Responda às perguntas sobre o trecho abaixo, que trata da invenção da agricultura:
1. Em que período algumas sociedades neolíticas começaram a semear plantas e a manter animais em cativeiro?
2. Entre quais rios se situava a região da Mesopotâmia onde surgiram dezenas de cidades?
3. Nas cidades-estados, quem gerenciava a produção agrícola, sua armazenagem e distribuição?

+++ Seção do documento

Entre 10.000 e 5.000 anos antes da nossa Era, algumas dessas sociedades neolíticas tinham, com efeito, começado a semear plantas e manter animais em cativeiro, com vistas a multiplica-los e utilizar seus produtos. Nessa mesma época, após algum tempo, essas plantas e esses animais especialmente escolhidos e explorados foram domesticados e, dessa forma, essas sociedades de predadores se transformaram por si mesmas, paulatinamente, em sociedades de cultivadores.” (Mazoyer & Roudart, pág.70).

Em algumas localidades do planeta, notadamente na China, no Oriente Médio e na Mesoamérica, a invenção da agricultura levou também à formação de grandes centros urbanos. A partir do V milênio AEC a região situada entre os rios Tigris e Eufrates, na Mesopotâmia (atual região compreendendo o Iraque, parte da Síria e do Irã), viu o aparecimento de dezenas de cidades que ao longo dos séculos seguintes evoluíram para cidades-estados. Nelas, em paralelo ao desenvolvimento político, a religião também tomou formas mais sofisticadas: surgiram as divindades protetoras das cidades, em torno das quais se organizou um corpo de sacerdotes que gerenciava toda produção agrícola, sua armazenagem e distribuição. Os religiosos também detinham o monopólio do conhecimento da época, como a matemática, a medicina a astronomia e a arquitetura da construção de templos. As cidades-estados também instituíram os primeiros exércitos formados por guerreiros profissionais, mantidos pelo Estado. Em suma, uma estrutura politico-administrativa cujo objetivo era manter a hegemonia da elite governante e da elite religiosa, através do trabalho do povo na agricultura e outros serviços necessários à cidade (oleiros, marceneiros, pedreiros, carregadores, balseiros, etc.). Desta estrutura político-social e econômica, que se espalhou por outras regiões do globo, evoluíram os primeiros impérios e se desenvolveram novas tecnologias agrícolas, de construção, de metalurgia, navegação, bélicas, etc., e avançaram os conhecimentos teóricos, ao longo da história humana até hoje. Tudo começou com a invenção da agricultura.

++++++
+++ Dados fornecidos

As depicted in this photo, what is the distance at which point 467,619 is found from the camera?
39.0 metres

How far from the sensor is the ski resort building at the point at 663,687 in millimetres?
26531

++++++

**Resposta da tarefa**
1. Entre 10.000 e 5.000 anos antes da nossa Era.
2. Entre os rios Tigris e Eufrates.
3. Um corpo de sacerdotes organizado em torno das divindades protetoras das cidades.